● **TEXTE FOURNI**
C’était la même ville, mais il me semblait que c’était une différente planète. À la fin du mois d’avril, le monde entier tournait ses yeux sur Londres, alors qu’un élégant prince et une radieuse princesse, William et Kate, montaient en calèche dans des rues bondées d’une foule enthousiaste, dans l’atmosphère de joie qui entourait cette joyeuse célébration. Moins de quatre mois plus tard, le monde regardait de nouveau Londres, cette fois-ci pour voir des jeunes cagoulés mener des émeutes dans les rues principales, brisant des fenêtres, pillant des magasins, mettant le feu aux véhicules voitures, attaquant des passants et en caillassant les forces de l’ordre.

Cela ressemblait à s’y méprendre à une scène se déroulant au Caire, à Tunis ou à Tripoli plus tôt cette année-là. Mais il ne s’agissait pas d’un soulèvement politique. Les gens entraient dans les magasins par effraction, et prenaient la fuite avec des vêtements, des chaussures, des équipements électroniques et des télévisions à écran plat. Quelqu’un nomma cela après-coup le shopping avec violence, la consommation furieuse ; une explosion de l’anarchie rendue possible par les téléphones portables dès que les gangs se rendirent compte que, via un simple SMS, ils pouvaient faire descendre les foules dans les rues, devenant pour un temps incontrôlables.

● **DONNÉES RECUEILLIES**
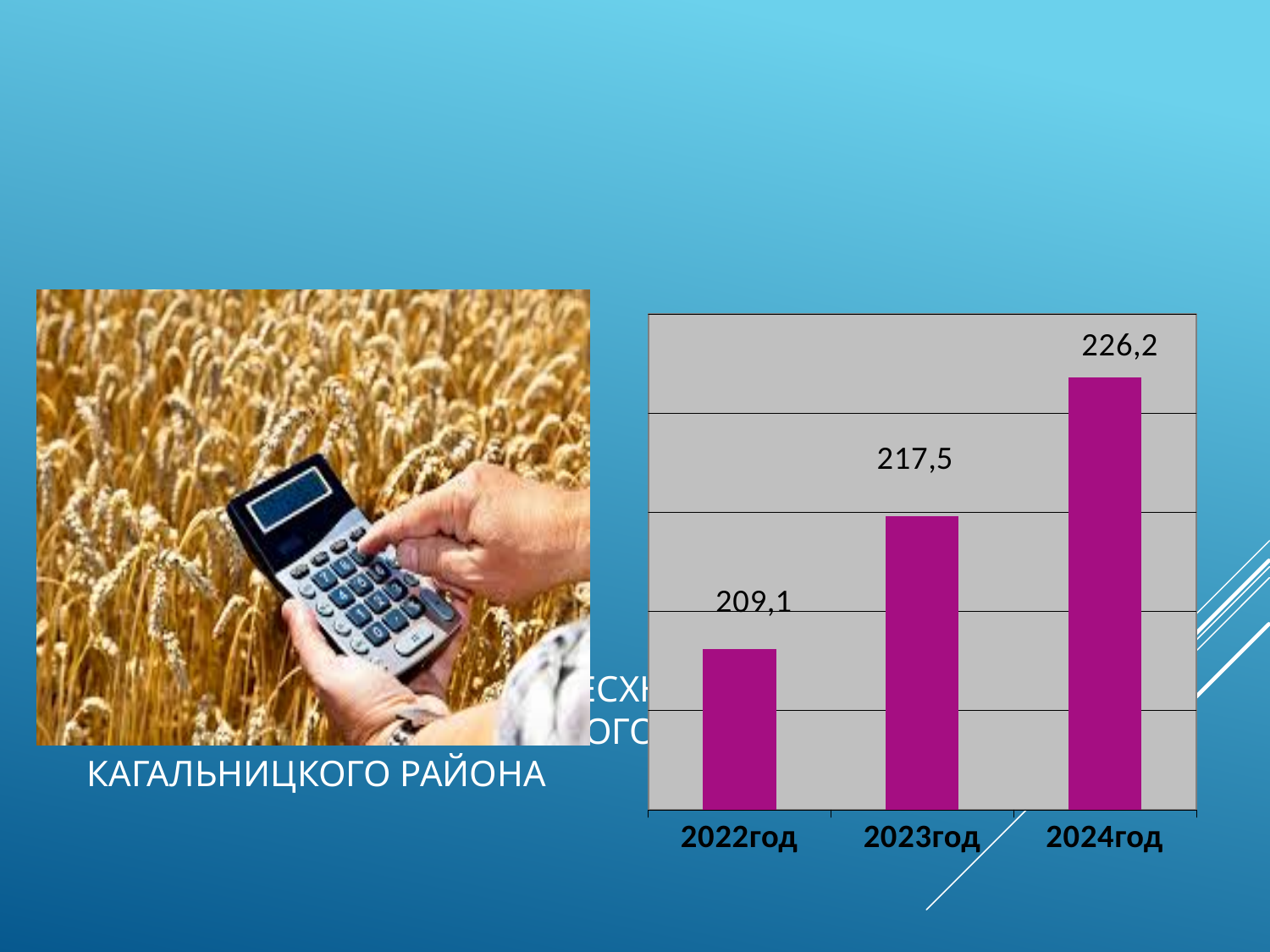
What is the value for 2022год? 209,1 What kind of chart is shown on the slide? bar chart Which is larger, the value for 2023год or the value for 2024год? 2024год What is the difference between the values for 2023год and 2022год? 8,4 What is the difference between the values for 2024год and 2022год? 17,1 What is the difference between the values for 2024год and 2023год? 8,7 How many bars are shown in the chart? 3 Which year has the lowest value? 2022год Do the values rise or fall from 2022год to 2024год? rise What is the value for 2024год? 226,2 What is the value for 2023год? 217,5 Which year has the highest value? 2024год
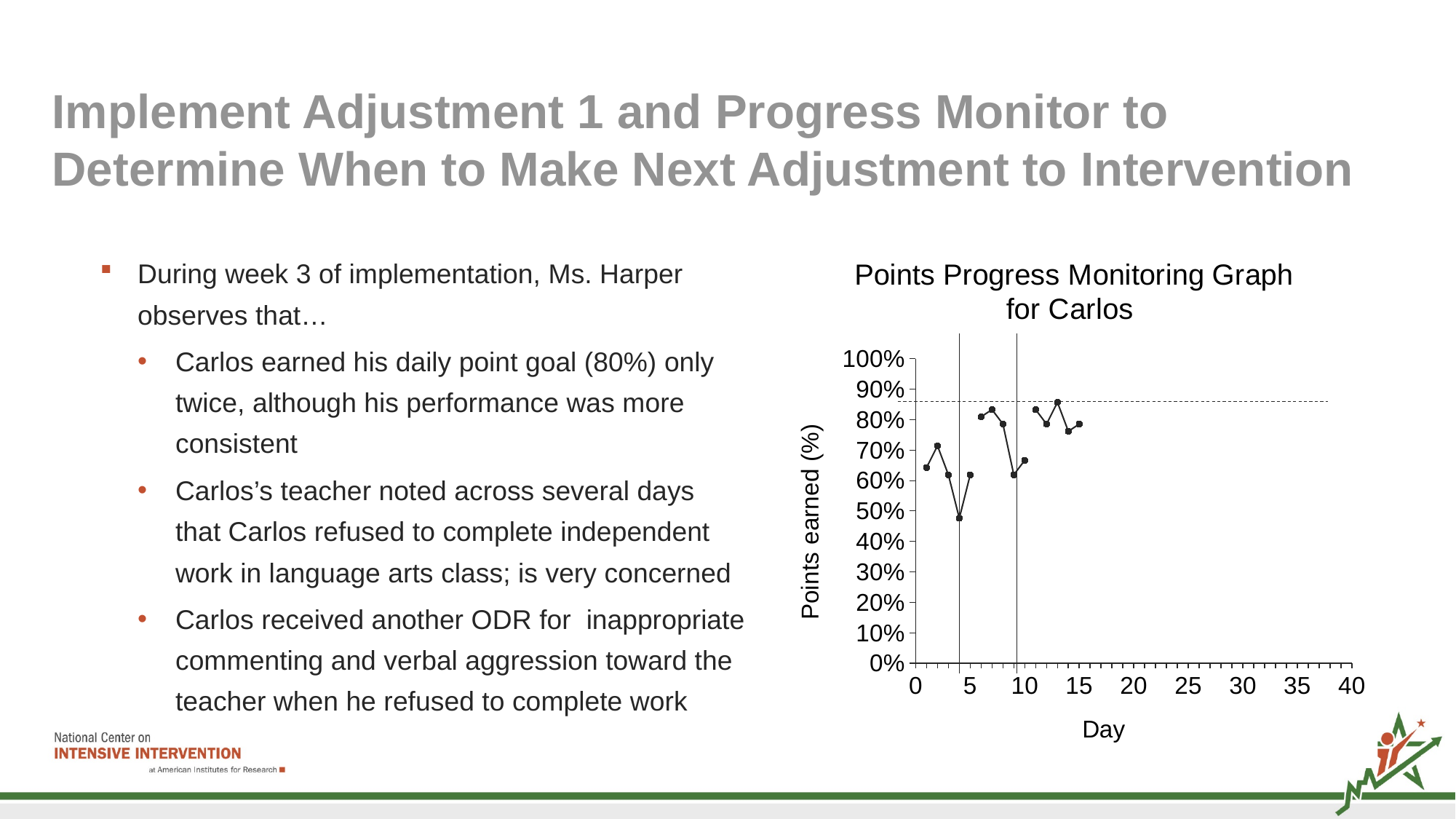
Is the value for Day 4 greater or less than 60%? less Is the value for Day 13 greater or less than 80%? greater Do the values rise or fall from Day 2 to Day 4? fall Is the value for Day 9 greater or less than 70%? less On which day is the lowest value plotted? Day 4 How many data points are plotted on the chart? 15 Do the values rise or fall from Day 4 to Day 7? rise What kind of chart is shown on the slide? line chart What is the title of the chart? Points Progress Monitoring Graph for Carlos Which is larger, the value for Day 4 or the value for Day 13? Day 13 What is the label of the vertical axis of the chart? Points earned (%)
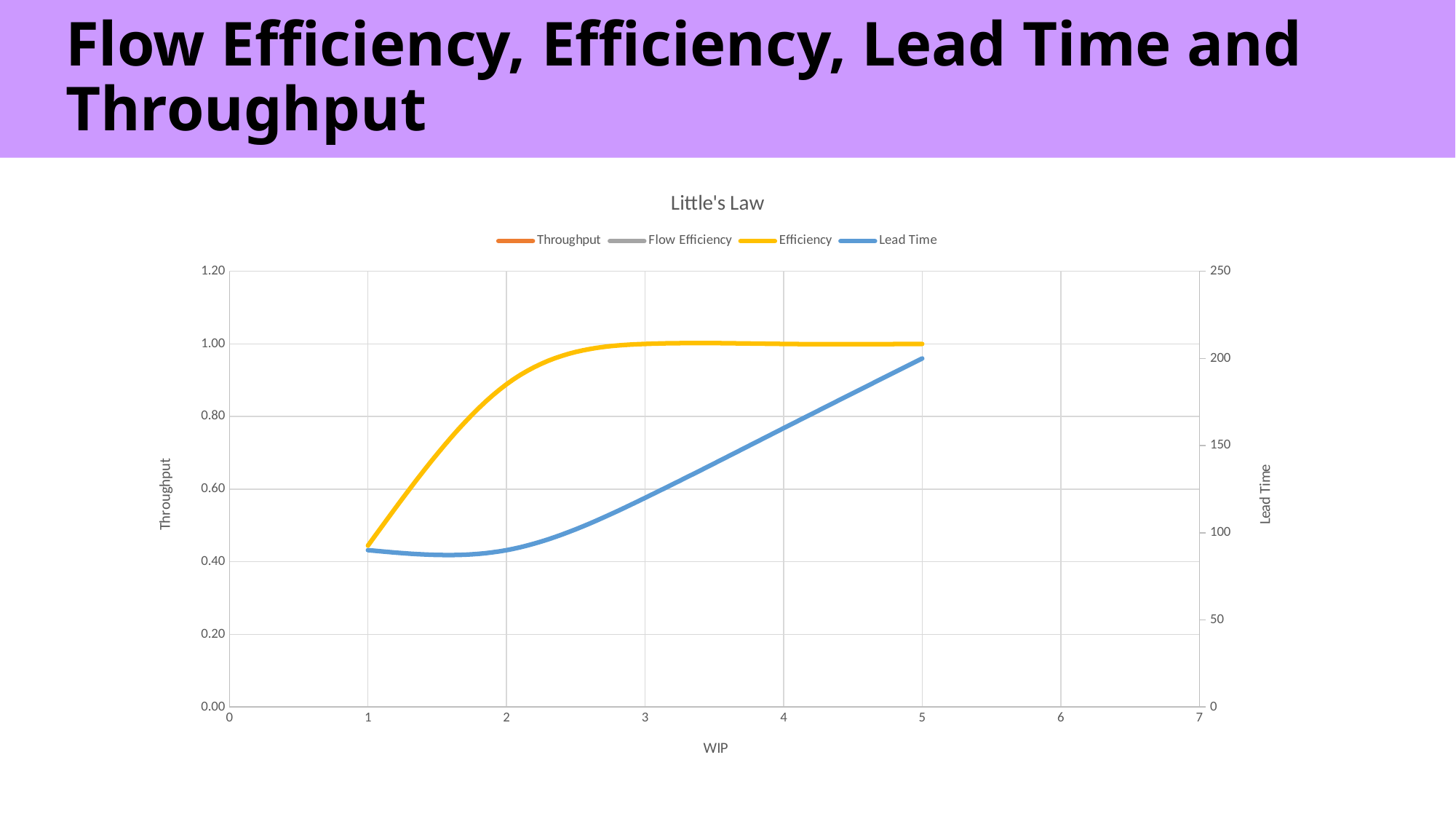
What is the label of the x axis of the chart? WIP What is the title of the chart? Little's Law Is the Efficiency value at WIP 1 greater or less than 0.60? less Is the Lead Time value at WIP 4 greater or less than 100? greater Does the Lead Time line rise or fall as WIP increases from 2 to 5? rise What kind of chart is shown on the slide? line chart Is the Lead Time value at WIP 5 greater or less than 150? greater Is the Efficiency value larger at WIP 1 or at WIP 2? WIP 2 How many series does the legend of the chart list? 4 Does the Efficiency line rise or fall as WIP increases from 1 to 3? rise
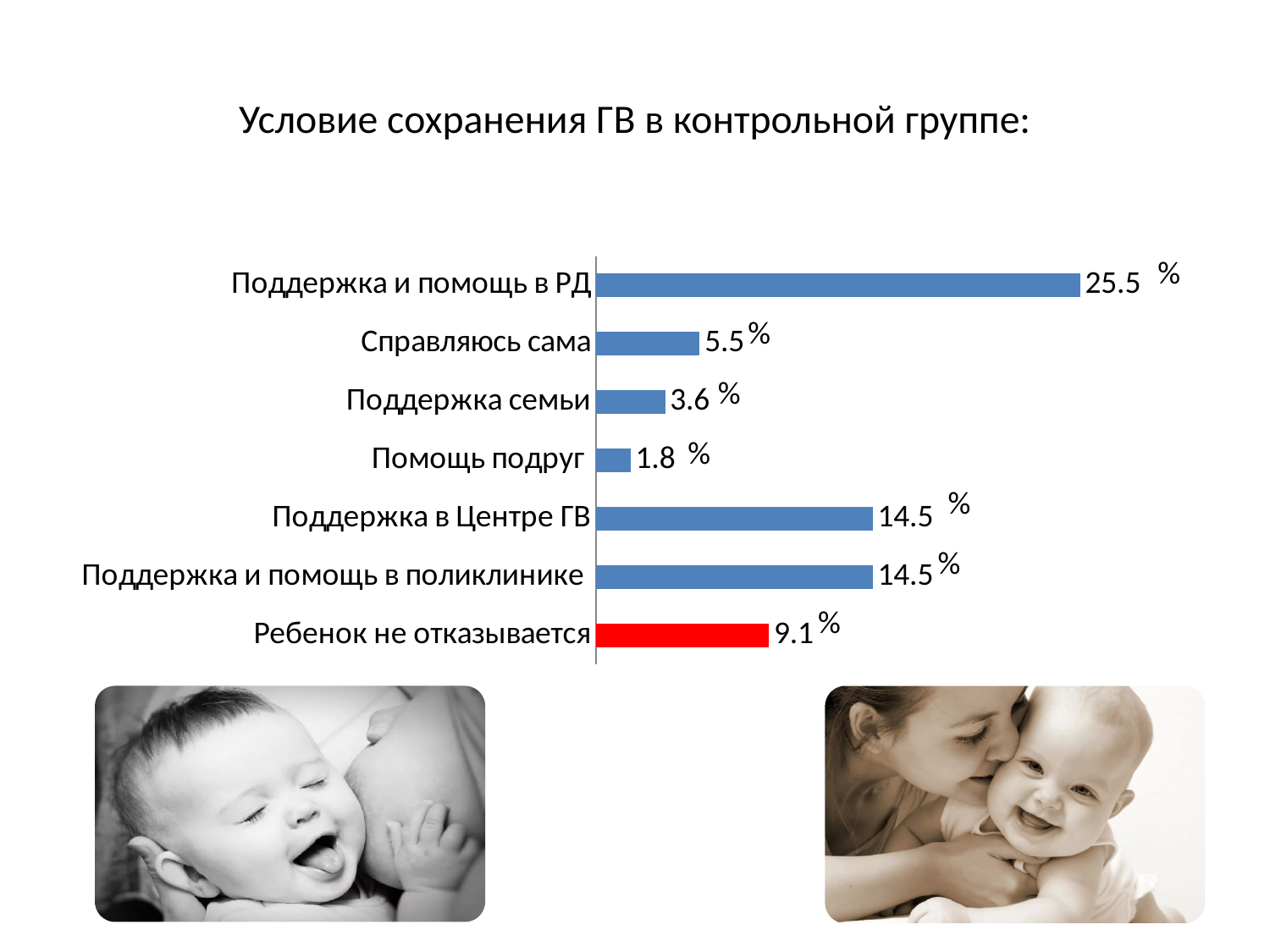
What kind of chart is shown on the slide? Bar chart Which category has the lowest value? Помощь подруг How many categories are shown in the chart? 7 What is the value for «Поддержка и помощь в РД»? 25.5 What is the value for «Справляюсь сама»? 5.5 What is the value for «Помощь подруг»? 1.8 Which category's bar is coloured red? Ребенок не отказывается What is the value for «Ребенок не отказывается»? 9.1 What is the difference between the values for «Справляюсь сама» and «Поддержка семьи»? 1.9 What is the difference between the values for «Поддержка и помощь в РД» and «Поддержка в Центре ГВ»? 11 Which is larger, the value for «Ребенок не отказывается» or the value for «Справляюсь сама»? Ребенок не отказывается Which category has the highest value? Поддержка и помощь в РД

● **CONSIGNE DE TRAVAIL**
Prolongez le texte sur les émeutes de Londres à partir de sa dernière phrase. Le matériel qui précède ne sert à rien ici.

● **RÉPONSE**
Soyons clair. Les chiffres en jeu étaient assez minimes. Les personnes respectueuses de la loi étaient largement plus nombreuses que celles qui la violaient. Les gens intervinrent pour venir en aide à ceux qui furent attaqués. Des groupes se présentaient chaque matin pour nettoyer les débris de la nuit précédente. L’Angleterre demeure une société décente, bonne et pleine de grâce.

Mais les dommages furent réels. Des magasins ont été détruits. Des gens ont perdu leurs maisons. Un homme de soixante-huit ans est mort après avoir été attaqué par une foule alors qu’il essayait d’éteindre un feu. Trois jeunes hommes à Birmingham sont morts à la suite d’un délit de fuite. Alors que cela se produisait, ça a été terrifiant.

Le personnel politique réalisa rapidement qu’il ne s’agissait pas d’un incident anodin. Ils ont annulé leurs vacances les uns après les autres, sont vite rentrés chez eux, et ont reconvoqué le parlement. Il y a eu des prises de parole lourdes de sens, particulièrement de la part du Premier ministre, David Cameron, qui affirma que l’Angleterre avait connu un effondrement moral.

Les tribunaux n’ont pas eu de repos, travaillant jour et nuit pour juger les quelque 3000 personnes mises en état d’arrestation. Une série de mesures ont été annoncées : une présence policière accrue, des peines plus sévères, du soutien aux familles touchées et une nouvelle forme de service national. On faisait allusion à “l’Angleterre démolie”. La nation s’est regardée dans le miroir et n’a pas aimé ce qu’elle a vu.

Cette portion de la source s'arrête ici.